- [EXTRACT PROVIDED]

:::::

However, what an audit does and doesn’t, cover is sometimes unclear. Auditors do not see themselves as “bloodhounds”, out to detect fraud, but rather as watchdogs, there to determine whether or not a company’s accounts are a realistic representation of its business.

Aidan Lambe, technical director with Chartered Accountants Ireland, puts some of the negative commentary down to a misunderstanding of the role of auditor.

“People think that auditors are essentially financial policemen for all stakeholders – but this isn’t their statutory role,” he says.

Indeed there may well be an expectation gap between what investors expect of auditors and what they are actually being hired to do. The auditing process is limited, it focuses on numbers and doesn’t address issues such as risk management and the effectiveness of corporate governance, or testing the assumptions underlying an organisation’s business model and its likely sustainability.

:::::

- [INSTRUCTION] Please copy the audit passage starting at "Aidan Lambe, technical" and ending at "role of auditor.", substituting "policy director" for "technical director". The lines after the audit passage are separate material.

:::::

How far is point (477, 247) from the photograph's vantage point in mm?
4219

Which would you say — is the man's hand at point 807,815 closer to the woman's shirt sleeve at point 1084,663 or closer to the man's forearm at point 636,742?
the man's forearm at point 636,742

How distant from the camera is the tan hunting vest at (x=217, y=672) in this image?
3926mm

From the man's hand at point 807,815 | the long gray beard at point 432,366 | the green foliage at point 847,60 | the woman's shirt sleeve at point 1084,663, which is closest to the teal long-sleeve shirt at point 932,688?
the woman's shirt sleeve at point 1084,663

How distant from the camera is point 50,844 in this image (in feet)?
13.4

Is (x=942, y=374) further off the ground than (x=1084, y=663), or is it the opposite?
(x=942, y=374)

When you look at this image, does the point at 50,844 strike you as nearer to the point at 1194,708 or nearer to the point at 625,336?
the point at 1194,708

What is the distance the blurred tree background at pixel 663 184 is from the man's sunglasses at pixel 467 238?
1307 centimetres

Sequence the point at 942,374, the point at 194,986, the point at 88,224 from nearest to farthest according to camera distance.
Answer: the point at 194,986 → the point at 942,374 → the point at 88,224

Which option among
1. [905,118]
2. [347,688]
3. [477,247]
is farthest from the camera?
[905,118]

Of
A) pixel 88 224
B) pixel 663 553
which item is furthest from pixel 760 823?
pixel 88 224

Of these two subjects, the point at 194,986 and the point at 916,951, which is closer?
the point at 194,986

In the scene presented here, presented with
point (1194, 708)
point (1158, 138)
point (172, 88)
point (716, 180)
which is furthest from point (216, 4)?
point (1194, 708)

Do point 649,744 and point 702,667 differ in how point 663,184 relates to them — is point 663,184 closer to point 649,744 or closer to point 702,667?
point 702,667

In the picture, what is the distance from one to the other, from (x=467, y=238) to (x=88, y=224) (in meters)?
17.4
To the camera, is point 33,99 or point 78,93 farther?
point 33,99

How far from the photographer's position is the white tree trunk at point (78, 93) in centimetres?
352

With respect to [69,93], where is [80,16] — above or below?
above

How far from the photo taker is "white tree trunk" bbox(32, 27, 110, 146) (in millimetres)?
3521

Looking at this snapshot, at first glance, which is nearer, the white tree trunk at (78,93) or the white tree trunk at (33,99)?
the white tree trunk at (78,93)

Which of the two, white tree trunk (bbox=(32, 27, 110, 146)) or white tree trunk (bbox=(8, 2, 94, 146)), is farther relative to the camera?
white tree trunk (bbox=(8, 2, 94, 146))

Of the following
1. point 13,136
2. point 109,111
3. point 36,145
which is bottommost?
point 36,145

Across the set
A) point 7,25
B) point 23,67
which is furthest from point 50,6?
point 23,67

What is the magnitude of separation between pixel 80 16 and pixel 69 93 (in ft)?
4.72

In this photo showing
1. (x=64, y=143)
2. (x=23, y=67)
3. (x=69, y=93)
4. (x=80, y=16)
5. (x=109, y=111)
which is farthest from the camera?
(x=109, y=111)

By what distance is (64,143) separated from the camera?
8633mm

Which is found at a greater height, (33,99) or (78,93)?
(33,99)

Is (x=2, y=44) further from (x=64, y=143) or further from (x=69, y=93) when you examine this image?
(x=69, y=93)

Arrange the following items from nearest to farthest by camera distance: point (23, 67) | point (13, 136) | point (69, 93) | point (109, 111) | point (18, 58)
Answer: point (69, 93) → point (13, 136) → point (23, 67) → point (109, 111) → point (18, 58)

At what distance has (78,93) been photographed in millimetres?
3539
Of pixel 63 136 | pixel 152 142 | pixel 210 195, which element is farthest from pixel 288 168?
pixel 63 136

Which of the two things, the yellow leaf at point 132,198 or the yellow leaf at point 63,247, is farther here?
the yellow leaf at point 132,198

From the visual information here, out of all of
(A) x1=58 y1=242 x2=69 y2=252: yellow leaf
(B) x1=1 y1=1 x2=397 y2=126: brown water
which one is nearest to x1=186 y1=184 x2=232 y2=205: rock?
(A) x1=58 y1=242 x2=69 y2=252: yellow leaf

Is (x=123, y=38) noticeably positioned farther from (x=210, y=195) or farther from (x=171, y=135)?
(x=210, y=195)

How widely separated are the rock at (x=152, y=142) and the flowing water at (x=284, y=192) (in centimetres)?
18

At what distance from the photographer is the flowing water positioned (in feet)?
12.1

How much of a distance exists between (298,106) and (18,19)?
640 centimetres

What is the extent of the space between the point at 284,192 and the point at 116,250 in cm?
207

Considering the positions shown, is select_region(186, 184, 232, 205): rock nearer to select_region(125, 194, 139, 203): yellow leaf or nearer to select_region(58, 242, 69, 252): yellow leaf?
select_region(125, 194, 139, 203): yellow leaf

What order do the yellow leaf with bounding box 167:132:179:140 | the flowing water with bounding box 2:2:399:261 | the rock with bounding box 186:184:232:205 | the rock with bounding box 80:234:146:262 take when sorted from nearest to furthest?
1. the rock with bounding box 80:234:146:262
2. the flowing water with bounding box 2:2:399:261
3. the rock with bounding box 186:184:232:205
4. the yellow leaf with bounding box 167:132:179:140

:::::

- [CORRECT RESULT]
Aidan Lambe, policy director with Chartered Accountants Ireland, puts some of the negative commentary down to a misunderstanding of the role of auditor.